Vendo que Chen Ge finalmente se interessara, o investigador suspirou aliviado: "Já que você quer saber sobre as portas, imagino que deve conhecer a localização de uma delas."
"Sim." Chen Ge não negou.
"A razão do surgimento das portas é muito complexa. Por enquanto, ninguém consegue explicar claramente. Só sei que elas geralmente se concentram em lugares com forte rancor e pouco frequentados. Mas o ambiente externo é apenas um pré-requisito.
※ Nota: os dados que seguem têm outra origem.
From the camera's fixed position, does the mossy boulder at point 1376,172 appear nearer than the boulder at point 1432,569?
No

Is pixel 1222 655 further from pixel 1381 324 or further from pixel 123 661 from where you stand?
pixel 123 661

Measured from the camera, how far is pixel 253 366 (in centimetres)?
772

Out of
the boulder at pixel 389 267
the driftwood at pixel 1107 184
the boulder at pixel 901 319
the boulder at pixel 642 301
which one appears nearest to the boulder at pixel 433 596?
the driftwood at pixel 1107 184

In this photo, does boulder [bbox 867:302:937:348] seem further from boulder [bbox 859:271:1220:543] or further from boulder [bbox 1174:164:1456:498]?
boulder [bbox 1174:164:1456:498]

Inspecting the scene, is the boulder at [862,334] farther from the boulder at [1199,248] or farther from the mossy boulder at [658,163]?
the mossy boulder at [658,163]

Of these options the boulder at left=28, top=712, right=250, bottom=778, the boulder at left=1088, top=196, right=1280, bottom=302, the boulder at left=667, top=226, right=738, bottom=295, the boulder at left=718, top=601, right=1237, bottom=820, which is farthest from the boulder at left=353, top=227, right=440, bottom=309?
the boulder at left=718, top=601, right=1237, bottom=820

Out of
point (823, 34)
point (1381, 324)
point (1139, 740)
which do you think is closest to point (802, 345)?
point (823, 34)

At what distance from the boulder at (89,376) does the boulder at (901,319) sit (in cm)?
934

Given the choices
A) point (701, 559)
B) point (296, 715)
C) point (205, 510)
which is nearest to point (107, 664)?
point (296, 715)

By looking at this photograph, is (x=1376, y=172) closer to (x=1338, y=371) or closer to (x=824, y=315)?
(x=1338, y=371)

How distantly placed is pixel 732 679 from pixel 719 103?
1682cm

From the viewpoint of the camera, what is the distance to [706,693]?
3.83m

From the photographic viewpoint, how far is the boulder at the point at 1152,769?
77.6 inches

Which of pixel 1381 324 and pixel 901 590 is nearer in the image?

O motivo mais importante é ter uma pessoa que bata à porta."
"Uma pessoa que bate à porta?"
"O mundo atrás da porta é vermelho-sangue, cheio de desespero e destruição, acumulando todos os tipos de emoções negativas do fundo do coração humano. É o oposto do mundo dos vivos, um lugar onde incontáveis pesadelos se reúnem." A voz do investigador ficou um tanto etérea: "Pessoas normais não conseguem ver aquele mundo. Só aqueles com a personalidade destruída, que perderam toda a esperança, têm uma chance mínima de abrir essa porta."
"Já ouvi o primeiro abridor de portas dizer que, naquele dia, ele fez como de costume, sem fazer nada de especial. Apenas abriu a porta que costumava usar, mas o mundo atrás dela estava completamente diferente. A porta apareceu de repente, sem nenhum aviso."
"Sem aviso?"
"Sim. Você tem uma porta, então já deve ter passado por algo parecido. Por exemplo, quando você está do lado de fora da porta, pode ouvir..." Quando o investigador estava no meio da frase, o som de uma sirene veio da entrada do beco! Vários carros de polícia se aproximavam uivando!
"Foi você quem chamou a polícia?" O sorriso no rosto do investigador foi desaparecendo aos poucos.
Chen Ge balançou a cabeça: "Continue. Me conte sobre o mundo atrás da porta. Posso te ajudar a encobrir isso."
"É mesmo?" O investigador riu com frieza.
"Pode tentar. Agora você não tem outra escolha." ChenGe olhou ao redor, procurando um lugar para esconder o martelo.
"Vivendo no inferno, você acha que um demônio acreditaria nas palavras de um diabo?" O investigador se virou e correu em direção ao hospital, com Chen Ge logo atrás.
"Pare!"
Do outro lado do beco, também chegavam viaturas. O caminho do investigador estava completamente bloqueado. Sem hesitar, ele voltou a correr para dentro do hospital.
"Fugir usando o terreno complexo? Ou pretende fazer um refém?" Chen Ge o perseguia, mas logo percebeu que subestimara a crueldade e a determinação do investigador.
"Pá!"
Chutando a porta de segurança, o louco correu direto para o telhado do hospital.
"Não se aproxime!" O investigador pisou no parapeito, na borda do prédio do hospital!
O vento noturno soprava seu avental de paciente. Lá embaixo estava a cidade. Ele estava na escuridão, olhando para tudo de cima.
Chen Ge, que vinha logo atrás do investigador, parou a três metros dele e não continuou a pressioná-lo.
"Chen Ge, seu nome, eu vou lembrar. Na próxima vez que nos encontrarmos, vou te dar uma surpresa." O sorriso voltou ao rosto do investigador. Ele olhou para Chen Ge e, lentamente, abriu os braços.
"Yao Qingyi!" A porta de segurança do telhado foi arrombada. O Capitão Yan e outros da delegacia municipal subiram.
Ao vê-los, o sorriso do investigador ficou ainda mais radiante. Seu corpo começou a se inclinar para trás lentamente, como se a noite infinita fosse seu verdadeiro lar.